I'd highly recommend it. This was the first "major" DIY project I ever did about 6-7 years ago. You should be able to find some very detailed "how to" manuals online. Here's the one I used:

http://www.vinylsiding.org/publications/Installation_Manual_english.pdf

I pounded every single nail myself when I did it, and it wasn't bad at all. I did have some pros come in to do the aluminum soffits and facia before I got started on the rest.

For all of my cross cuts, I used a small table saw with a backwards plywood blade. Obstacles take some practice and creativity, but for the most part it was pretty straightforward. I also did not have to remove the old masonite type siding so that saved me a lot of work and mess. I just applied rigid fanfold over the top of the existing siding to give it some backing. Once you get the starter strip on it's just measure and cut.

Good luck!

Ben


----------



## elementx440 (Jan 24, 2007)

That's motivating... I guess the best thing to do is have a pro do the window trims and maybe even the starter strips... and I could do the rest.


----------



## roofwiz74 (Feb 21, 2007)

starter strip is easy, find the lowest spot on your house snap a level line where you want the strip at.take measurements from the soffit down to keep it all going good.


----------



## elementx440 (Jan 24, 2007)

alright, i'm on page 16 of the manual so far, great little guide there... 

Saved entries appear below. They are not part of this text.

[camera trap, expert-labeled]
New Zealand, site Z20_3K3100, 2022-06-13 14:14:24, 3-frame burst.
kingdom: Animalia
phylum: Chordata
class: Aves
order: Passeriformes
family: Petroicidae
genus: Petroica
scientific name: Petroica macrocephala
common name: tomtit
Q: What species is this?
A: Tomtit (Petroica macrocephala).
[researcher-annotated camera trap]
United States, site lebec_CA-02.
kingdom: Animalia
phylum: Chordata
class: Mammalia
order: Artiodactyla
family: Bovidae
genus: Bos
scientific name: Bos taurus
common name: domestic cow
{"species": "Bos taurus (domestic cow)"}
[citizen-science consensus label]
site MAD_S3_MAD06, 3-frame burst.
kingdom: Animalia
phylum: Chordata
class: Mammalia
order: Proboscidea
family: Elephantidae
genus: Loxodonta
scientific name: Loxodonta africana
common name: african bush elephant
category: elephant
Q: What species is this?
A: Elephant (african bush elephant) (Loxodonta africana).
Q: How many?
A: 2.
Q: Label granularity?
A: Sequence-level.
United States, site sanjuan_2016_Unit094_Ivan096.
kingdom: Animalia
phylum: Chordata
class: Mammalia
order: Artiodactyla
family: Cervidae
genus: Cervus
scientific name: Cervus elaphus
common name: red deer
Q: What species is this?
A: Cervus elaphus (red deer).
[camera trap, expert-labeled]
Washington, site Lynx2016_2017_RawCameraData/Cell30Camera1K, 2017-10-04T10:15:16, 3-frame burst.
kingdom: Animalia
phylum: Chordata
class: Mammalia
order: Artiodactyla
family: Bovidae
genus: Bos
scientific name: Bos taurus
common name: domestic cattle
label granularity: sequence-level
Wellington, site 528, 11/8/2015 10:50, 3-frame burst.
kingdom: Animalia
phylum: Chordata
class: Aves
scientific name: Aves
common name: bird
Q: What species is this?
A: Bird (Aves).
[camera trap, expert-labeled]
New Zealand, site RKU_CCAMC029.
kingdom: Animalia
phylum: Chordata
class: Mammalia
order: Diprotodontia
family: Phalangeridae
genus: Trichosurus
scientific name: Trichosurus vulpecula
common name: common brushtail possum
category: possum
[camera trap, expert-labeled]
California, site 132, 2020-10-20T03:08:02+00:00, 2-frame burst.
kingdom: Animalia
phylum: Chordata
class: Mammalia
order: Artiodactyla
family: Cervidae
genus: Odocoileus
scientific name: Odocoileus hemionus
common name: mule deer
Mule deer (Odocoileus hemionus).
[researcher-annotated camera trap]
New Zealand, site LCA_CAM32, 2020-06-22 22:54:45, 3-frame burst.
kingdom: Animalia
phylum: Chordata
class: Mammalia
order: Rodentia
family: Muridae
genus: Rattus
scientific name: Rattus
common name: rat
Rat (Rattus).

I'm wondering though, can I tear the whole house's siding off, wrap it in tyvek, and take my time siding the whole thing... don't get me wrong it's priority to get it done asap, but it may take me a week. It will be summer, I'm just worried about rain... or can you do it wall by wall?

I see houses being built all the time sitting for weeks with just tyvek plastic on them, so i'm assuming this wont be a problem?

My house is from 1948 and I don't know the condition of the insulation, I'm assuming you can put foam insulation under the tyvek to improve the insulating qualities?


----------



## bjstewa (Feb 23, 2007)

elementx440 said:


> alright, i'm on page 16 of the manual so far, great little guide there...
> 
> I'm wondering though, can I tear the whole house's siding off, wrap it in tyvek, and take my time siding the whole thing... don't get me wrong it's priority to get it done asap, but it may take me a week. It will be summer, I'm just worried about rain... or can you do it wall by wall?
> 
> ...


If you have the time and $ to pull off the old stuff and insulate/wrap the exterior, that is probably best -- especially if you are going to be there a while. Since I was going over the top of my old stuff I wasn't worried about the weather.

I started in the fall, and got all but one upper wall done before winter arrived. Irritated the crap out of me because I had to look at a half a pink wall all winter. I worked for a couple hours a day when the weather was nice, plus longer days on the weekends.

The colder it got the more difficult it was to work with though because it became too brittle to get clean cuts. The starter strips, corner posts and J-channels for around the windows really are easy to do. I'd recommend the J-channel tool from your local home store. That was the only specialty tool I bought that I thought was really useful.

Ben


----------



## elementx440 (Jan 24, 2007)

I'm feeling more confident on the job. So do you start with all the window flashing/trim and corners first? I'm a little confused on the order of everything.


----------



## bjstewa (Feb 23, 2007)

elementx440 said:


> I'm feeling more confident on the job. So do you start with all the window flashing/trim and corners first? I'm a little confused on the order of everything.


I snapped a line where my starter strip needed to go, but I actually installed the corner posts first (only the wall that I was working on first). Then I installed the starter strip and all the J-channels around the windows and under the soffits for that wall.

It was just easier to get them done first, so then all I had to do was measure/cut the siding pieces, snap them in and nail.

More tips: #1 - don't use aluminum nails. They bend easily and you can't clean up your yard with a magnet. #2 - Use a magnet to pick up non aluminum nails.

Ben


----------



## roofwiz74 (Feb 21, 2007)

post pics of your diy siding.months to do it you say?


----------



## bjstewa (Feb 23, 2007)

roofwiz74 said:


> post pics of your diy siding.months to do it you say?



Sorry... no pics.This was at our old house several years ago. It turned out really well. We got through two winters and a hot summer with no issues. I used higher end (thicker) siding panels. The cheap stuff just seemed so thin.

It took months according to the calender, but I was really doing it part time all by myself. I had blocked a week and a half in early September to work on it exclusively, but Home Depot screwed up my order so I got started late (unfortunately after my vacation had ended). 

I'd say it took me about 80 hours total. Project cost me about $1700 which included some tools. Estimates from the pros to do it were between $7200-8000.

Ben


----------



## roofwiz74 (Feb 21, 2007)

yeah it's costly.It's not bad take your time and use a level.I always notice things like laps,j-channel,not lining up at the corners,nails thru the last pc drives me nuts.that link was a good one.if a person can read......


----------